Advertisement

Green camouflage

Reading Time:3 minutes
Why you can trust SCMP
0

I am often asked: 'Isn't trade a promoter of global warming; shouldn't we retreat from the Doha Development Round because of the Kyoto Protocol?' All successful lies have to have an element of truth in them, to become believable, and this one is no exception. Yes, all human activity has an environmental impact. The question is whether trade between nations is more environmentally damaging than trade within a country. The answer is 'no', because of competition and the need to be efficient to gain markets.

Economists make the case that, without subsidies and privileges, trade between countries can be less damaging than protected domestic economic activity. Most business is local, even for great exporting nations such as Germany or New Zealand, where 80 per cent of economic activity is domestic. There are those who argue for 'food miles' - an indicator of the environmental impact of food by how far it has travelled before reaching the consumer - or food taxes, to promote local agriculture ahead of imports. But they are putting an environmental camouflage jacket on an ugly, old protectionist model. This is just the argument that privileged agricultural interests in rich countries need to continue raiding taxpayers' purses, most of which goes to the richest producers at the expense of low-income earners.

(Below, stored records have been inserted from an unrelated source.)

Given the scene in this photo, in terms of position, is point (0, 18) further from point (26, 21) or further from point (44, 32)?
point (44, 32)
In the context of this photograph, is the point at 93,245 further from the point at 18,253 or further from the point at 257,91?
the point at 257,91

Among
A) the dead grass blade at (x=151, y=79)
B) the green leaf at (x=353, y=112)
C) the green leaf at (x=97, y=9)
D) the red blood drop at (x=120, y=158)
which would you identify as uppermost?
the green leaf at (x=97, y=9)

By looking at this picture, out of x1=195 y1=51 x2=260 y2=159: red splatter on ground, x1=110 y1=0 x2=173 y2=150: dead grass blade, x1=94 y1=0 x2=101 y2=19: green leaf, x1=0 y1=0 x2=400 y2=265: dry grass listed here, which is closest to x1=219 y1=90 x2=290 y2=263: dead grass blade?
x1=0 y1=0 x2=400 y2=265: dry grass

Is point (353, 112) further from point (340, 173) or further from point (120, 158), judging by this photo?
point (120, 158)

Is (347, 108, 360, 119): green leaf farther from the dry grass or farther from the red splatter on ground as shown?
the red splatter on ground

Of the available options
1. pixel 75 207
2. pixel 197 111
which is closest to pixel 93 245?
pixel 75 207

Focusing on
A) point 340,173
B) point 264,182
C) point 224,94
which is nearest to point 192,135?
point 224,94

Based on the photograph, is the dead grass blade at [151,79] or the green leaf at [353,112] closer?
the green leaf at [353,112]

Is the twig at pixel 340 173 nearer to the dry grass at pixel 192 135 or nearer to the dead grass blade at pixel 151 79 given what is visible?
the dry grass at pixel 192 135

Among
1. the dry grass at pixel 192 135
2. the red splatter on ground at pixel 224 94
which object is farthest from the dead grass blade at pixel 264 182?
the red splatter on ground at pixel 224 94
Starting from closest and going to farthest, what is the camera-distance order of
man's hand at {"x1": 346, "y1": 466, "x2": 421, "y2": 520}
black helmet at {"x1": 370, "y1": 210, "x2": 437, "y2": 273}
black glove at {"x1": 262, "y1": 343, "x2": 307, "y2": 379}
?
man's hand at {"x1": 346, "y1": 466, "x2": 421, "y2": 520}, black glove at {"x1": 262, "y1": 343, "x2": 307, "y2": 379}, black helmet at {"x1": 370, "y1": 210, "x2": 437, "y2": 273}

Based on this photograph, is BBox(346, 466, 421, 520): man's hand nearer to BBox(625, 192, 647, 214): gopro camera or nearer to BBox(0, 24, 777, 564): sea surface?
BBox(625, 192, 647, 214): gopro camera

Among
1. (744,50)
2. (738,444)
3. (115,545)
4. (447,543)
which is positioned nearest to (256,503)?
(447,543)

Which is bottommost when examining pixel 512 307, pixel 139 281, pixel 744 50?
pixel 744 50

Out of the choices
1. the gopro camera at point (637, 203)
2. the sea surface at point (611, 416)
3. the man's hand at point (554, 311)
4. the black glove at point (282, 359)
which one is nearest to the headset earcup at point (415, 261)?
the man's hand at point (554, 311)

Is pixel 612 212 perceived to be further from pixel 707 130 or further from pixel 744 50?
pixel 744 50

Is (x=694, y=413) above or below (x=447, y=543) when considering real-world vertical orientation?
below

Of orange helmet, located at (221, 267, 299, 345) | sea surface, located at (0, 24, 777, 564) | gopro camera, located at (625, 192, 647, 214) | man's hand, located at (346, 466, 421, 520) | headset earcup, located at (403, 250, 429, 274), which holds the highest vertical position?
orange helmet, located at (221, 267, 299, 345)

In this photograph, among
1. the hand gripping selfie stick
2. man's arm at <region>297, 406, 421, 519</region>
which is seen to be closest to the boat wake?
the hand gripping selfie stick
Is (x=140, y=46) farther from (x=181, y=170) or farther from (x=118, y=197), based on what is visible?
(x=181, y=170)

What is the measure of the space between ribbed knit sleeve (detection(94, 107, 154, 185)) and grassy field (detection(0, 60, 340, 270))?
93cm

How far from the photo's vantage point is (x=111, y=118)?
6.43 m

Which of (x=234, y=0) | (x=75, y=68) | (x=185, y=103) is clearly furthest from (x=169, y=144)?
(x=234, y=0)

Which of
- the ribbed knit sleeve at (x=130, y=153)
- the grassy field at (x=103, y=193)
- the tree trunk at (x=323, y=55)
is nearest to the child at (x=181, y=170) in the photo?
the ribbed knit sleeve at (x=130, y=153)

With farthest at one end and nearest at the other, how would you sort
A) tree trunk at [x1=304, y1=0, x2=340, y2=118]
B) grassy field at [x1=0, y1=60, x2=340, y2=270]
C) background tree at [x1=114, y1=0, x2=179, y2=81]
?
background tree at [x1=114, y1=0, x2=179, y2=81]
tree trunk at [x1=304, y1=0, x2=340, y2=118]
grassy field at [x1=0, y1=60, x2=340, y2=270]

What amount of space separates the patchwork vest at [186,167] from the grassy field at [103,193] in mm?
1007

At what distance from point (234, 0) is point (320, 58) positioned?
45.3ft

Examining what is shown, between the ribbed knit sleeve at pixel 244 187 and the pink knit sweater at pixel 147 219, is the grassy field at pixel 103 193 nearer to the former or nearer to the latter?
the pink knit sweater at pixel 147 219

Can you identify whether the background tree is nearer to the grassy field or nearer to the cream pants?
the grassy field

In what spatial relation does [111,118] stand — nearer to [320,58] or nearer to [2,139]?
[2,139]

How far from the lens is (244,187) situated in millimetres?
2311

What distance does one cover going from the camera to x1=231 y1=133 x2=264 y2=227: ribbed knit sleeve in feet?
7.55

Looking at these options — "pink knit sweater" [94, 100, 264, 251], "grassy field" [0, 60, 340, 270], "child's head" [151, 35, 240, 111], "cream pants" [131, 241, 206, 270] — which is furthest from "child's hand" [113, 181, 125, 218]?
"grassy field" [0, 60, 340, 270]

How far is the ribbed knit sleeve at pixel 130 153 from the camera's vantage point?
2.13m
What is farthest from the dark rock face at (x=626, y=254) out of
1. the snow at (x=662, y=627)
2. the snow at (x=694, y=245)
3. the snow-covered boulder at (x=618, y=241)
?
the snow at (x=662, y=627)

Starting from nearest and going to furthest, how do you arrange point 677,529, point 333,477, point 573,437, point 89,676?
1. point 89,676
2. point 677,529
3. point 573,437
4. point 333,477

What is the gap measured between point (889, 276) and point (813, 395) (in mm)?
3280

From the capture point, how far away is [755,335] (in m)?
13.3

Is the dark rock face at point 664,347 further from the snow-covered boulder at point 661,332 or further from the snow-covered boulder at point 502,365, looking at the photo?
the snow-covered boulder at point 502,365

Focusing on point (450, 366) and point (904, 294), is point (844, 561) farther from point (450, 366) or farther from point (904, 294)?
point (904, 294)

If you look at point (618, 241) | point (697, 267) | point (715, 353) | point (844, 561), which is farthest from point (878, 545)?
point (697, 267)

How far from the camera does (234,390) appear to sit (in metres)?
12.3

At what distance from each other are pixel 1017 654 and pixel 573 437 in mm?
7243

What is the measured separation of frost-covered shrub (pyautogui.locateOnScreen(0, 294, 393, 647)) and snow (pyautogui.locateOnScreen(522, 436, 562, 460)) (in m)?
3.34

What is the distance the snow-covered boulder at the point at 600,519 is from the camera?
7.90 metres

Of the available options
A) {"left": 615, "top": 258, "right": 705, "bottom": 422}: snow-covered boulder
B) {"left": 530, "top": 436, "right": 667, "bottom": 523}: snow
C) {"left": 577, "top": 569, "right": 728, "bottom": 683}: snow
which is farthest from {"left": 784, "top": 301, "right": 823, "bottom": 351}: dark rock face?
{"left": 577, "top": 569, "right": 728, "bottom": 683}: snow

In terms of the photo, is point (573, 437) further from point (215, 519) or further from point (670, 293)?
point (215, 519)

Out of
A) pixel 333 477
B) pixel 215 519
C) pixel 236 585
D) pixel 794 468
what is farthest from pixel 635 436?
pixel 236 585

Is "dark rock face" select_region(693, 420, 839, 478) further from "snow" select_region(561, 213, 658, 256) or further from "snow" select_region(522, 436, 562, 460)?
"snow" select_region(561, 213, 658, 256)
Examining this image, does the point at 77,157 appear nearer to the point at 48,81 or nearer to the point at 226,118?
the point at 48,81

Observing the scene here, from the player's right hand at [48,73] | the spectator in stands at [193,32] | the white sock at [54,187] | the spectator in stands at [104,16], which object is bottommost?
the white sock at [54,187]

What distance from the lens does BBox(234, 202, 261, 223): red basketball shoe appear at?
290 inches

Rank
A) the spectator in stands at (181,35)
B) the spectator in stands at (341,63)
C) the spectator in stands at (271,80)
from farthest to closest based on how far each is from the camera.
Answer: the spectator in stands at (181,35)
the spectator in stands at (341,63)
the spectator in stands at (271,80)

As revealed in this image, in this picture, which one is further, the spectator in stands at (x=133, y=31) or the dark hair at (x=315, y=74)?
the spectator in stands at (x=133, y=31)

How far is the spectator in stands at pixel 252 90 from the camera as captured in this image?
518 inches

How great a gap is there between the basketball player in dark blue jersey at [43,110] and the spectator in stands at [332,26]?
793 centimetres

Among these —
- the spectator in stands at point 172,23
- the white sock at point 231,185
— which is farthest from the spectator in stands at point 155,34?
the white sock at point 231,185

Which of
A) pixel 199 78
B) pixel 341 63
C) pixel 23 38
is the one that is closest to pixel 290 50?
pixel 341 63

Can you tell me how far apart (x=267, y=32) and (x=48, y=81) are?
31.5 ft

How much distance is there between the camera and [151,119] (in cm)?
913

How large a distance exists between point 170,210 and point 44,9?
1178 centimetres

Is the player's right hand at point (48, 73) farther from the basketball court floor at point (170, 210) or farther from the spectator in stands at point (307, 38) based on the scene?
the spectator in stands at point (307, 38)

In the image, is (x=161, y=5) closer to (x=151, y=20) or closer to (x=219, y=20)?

Even when evidence shows that it is more energy efficient to ship kiwis from New Zealand to Europe than buy the fruits from subsidised suppliers in Europe, some environmentalists refuse to believe this logic. How can they oppose the import of Kenyan flowers that are cheaper and whose producers use less energy than their subsidised counterparts? And what about the poor consumer in rich countries, and jobs in poor countries?

Global climate change is an issue, but it is hypocritical to argue that it is better for the climate in California if China and India slow their growth and remain poor. The terrible pollution in Beijing and New Delhi is about the same as it was in London and Chicago 50 years ago. The River Thames is the cleanest it has been in 200 years. Pollution contributed to the cholera epidemics between 1831 and 1866 that killed more than 35,000 people. In 1861, it carried typhoid that killed Queen Victoria's husband, Albert. But there has been progress; a US$1 injection could today save millions of lives in poor countries, defeating TB and malaria as successfully as we have eliminated smallpox. Rich nations eradicated smallpox in the 1950s, poorer countries in the 1980s. It is no accident that the worst environmental problems were in closed, anti-trade economies like the former Soviet Union. This is still true of places like North Korea. Sure, we face different challenges today, given that more than 1,000 new cars are registered every day in Beijing, for example. But making people poor and wretched is not the answer. From being energy self-sufficient 20 years ago, China is now the second-biggest energy importer. Yet energy costs per industrial unit produced in China are nine times higher than a similar unit produced in Japan, and three times that of the US.

In the US, only 1 per cent of four-wheel-drive vehicles go off-road, and only 15 per cent of energy in a gallon (3.8 litres) of fuel reaches the wheels of a car. If the US managed the same fuel efficiency per car as Europe, it would not need Middle East oil. If oil prices truly reflected costs, industry would respond. Conservation gains can be made if we become more efficient.

Open societies that value democracy, civil society, competition and trade tend to have better environmental records. The dirtiest cities are also the poorest. When people are lifted out of poverty, are confident that their basic needs - food, clothing, shelter and a job - are being met, and that their children will be better off, they shift their focus to environmental, social and democratic issues.